*REQUIRED WORK:* Note each line in the data holding the string "name" and report it.

(Saved entries)
____

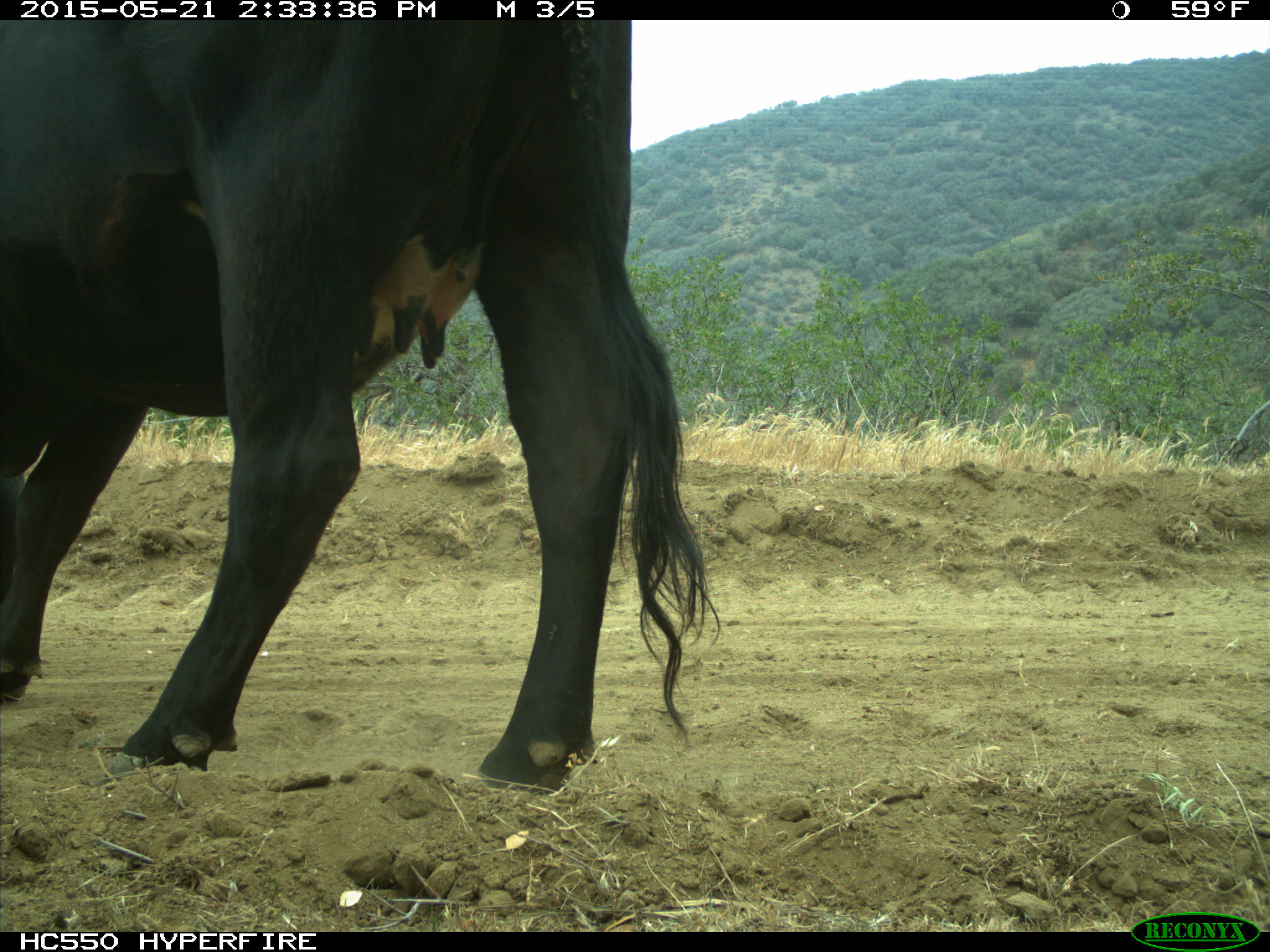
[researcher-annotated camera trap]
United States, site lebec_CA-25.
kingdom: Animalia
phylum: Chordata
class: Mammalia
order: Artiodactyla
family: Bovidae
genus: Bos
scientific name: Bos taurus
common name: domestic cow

____

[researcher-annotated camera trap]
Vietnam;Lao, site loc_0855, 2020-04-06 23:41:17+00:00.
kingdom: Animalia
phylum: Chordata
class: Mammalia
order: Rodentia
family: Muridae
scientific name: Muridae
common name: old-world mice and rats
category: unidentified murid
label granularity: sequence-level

____

*FINAL ANSWER:*
scientific name: Bos taurus
common name: domestic cow
scientific name: Muridae
common name: old-world mice and rats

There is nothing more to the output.